RANS got its start in 1973 when a young Hays man, fresh out of high school, began building Sailtrikes.

That evolved into the manufacturing of recumbent bikes, and the business took off.

It got its name from the founder of the company, Randy Schlitter, also an artist whose signature on his paintings in high school was written simply, "RANS."

RANS now sells worldwide and employs nearly 35 people who build bikes, as well as kit planes, at the Hays factory. Next month, RANS will celebrate the 30th anniversary of building planes.

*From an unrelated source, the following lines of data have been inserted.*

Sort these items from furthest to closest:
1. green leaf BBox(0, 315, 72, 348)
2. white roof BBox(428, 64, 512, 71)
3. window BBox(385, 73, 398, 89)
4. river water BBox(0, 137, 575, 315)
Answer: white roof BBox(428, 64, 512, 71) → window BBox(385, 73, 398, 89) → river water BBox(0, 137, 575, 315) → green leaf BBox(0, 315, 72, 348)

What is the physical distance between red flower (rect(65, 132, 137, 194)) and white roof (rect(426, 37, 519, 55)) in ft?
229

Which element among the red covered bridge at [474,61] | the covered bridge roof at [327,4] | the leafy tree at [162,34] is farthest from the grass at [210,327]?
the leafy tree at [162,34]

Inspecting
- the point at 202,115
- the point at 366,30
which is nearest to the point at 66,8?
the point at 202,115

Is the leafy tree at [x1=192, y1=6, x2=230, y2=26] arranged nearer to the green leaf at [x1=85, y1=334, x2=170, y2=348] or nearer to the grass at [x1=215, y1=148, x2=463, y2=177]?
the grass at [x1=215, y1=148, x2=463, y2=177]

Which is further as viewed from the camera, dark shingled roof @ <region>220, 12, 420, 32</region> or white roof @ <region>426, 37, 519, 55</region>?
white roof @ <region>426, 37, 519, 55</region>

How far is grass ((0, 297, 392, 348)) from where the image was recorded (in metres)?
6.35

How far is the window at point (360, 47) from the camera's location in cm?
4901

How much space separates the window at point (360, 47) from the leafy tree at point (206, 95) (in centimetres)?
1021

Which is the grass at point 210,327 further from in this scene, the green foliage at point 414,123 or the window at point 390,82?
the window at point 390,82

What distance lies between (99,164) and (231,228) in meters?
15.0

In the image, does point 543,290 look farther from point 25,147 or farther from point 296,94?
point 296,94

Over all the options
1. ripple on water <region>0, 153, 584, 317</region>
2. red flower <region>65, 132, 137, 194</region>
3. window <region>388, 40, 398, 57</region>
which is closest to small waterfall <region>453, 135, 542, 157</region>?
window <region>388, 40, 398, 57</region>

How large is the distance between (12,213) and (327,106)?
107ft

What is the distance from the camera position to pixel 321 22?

One participant in the RANS weekend activities that included bike demonstrations and catered dinners -- and a lot of riding and socialization -- had heard about RANS bikes in another country.

Frank Rak, a native of the Czech Republic, said he bought a RANS recumbent bike off Craigslist and started checking out information about the company that manufactured the bike.

That's when Rak, who has been working in the Kansas City area for two years, learned about this weekend's bike rally and decided to attend. He enjoyed looking at all the different styles of bikes at RANS.

While there were a few who rode traditional upright bikes, most were on recumbents or the crank forward style.

Rod Sothers of Concordia said he prefers a recumbent, which features a laid-back reclining seat, because he can see more of the countryside and what's going on around him.

"I call it high-def cycling," Sothers said. "At the end of rides, I'll be talking aout what what I saw on the roads, and people (on traditional upright bikes) haven't seen it."